== Problem description ==
Stop after the line with "scientific name: Equus quagga"; until then, please copy every line of the records word for word from the first.

[Dataset entries]
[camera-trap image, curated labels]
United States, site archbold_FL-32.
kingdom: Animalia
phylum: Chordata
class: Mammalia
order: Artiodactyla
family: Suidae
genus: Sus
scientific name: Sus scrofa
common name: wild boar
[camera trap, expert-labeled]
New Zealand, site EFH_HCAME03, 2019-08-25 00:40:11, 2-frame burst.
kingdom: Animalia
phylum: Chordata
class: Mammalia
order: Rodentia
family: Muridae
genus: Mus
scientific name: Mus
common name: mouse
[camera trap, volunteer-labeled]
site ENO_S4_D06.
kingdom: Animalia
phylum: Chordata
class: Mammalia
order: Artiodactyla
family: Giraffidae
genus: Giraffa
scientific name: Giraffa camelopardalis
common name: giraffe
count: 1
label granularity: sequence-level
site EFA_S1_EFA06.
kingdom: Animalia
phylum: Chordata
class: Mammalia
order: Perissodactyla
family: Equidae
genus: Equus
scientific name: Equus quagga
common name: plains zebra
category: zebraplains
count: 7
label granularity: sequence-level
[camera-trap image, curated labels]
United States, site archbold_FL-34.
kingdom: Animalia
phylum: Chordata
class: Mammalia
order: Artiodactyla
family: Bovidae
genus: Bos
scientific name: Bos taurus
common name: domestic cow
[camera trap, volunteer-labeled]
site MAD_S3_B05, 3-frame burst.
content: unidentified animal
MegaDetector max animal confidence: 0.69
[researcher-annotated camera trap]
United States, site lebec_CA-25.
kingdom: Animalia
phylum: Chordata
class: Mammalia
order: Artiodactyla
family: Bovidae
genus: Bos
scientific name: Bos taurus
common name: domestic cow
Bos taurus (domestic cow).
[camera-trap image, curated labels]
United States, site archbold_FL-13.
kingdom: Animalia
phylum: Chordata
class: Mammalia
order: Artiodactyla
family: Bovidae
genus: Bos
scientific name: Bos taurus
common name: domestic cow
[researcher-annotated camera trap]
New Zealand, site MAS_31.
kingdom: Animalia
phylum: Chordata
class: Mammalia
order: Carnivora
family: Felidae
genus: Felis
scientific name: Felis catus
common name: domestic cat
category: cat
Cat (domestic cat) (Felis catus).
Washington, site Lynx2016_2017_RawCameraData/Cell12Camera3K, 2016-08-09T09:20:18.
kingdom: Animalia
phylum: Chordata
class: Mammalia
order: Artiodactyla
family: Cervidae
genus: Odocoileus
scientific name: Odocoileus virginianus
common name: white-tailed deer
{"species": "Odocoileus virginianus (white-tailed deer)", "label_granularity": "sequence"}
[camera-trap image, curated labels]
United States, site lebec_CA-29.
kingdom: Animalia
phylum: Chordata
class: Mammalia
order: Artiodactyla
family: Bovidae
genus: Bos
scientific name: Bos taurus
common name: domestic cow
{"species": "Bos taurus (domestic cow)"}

== Solution for this problem ==
[camera-trap image, curated labels]
United States, site archbold_FL-32.
kingdom: Animalia
phylum: Chordata
class: Mammalia
order: Artiodactyla
family: Suidae
genus: Sus
scientific name: Sus scrofa
common name: wild boar
[camera trap, expert-labeled]
New Zealand, site EFH_HCAME03, 2019-08-25 00:40:11, 2-frame burst.
kingdom: Animalia
phylum: Chordata
class: Mammalia
order: Rodentia
family: Muridae
genus: Mus
scientific name: Mus
common name: mouse
[camera trap, volunteer-labeled]
site ENO_S4_D06.
kingdom: Animalia
phylum: Chordata
class: Mammalia
order: Artiodactyla
family: Giraffidae
genus: Giraffa
scientific name: Giraffa camelopardalis
common name: giraffe
count: 1
label granularity: sequence-level
site EFA_S1_EFA06.
kingdom: Animalia
phylum: Chordata
class: Mammalia
order: Perissodactyla
family: Equidae
genus: Equus
scientific name: Equus quagga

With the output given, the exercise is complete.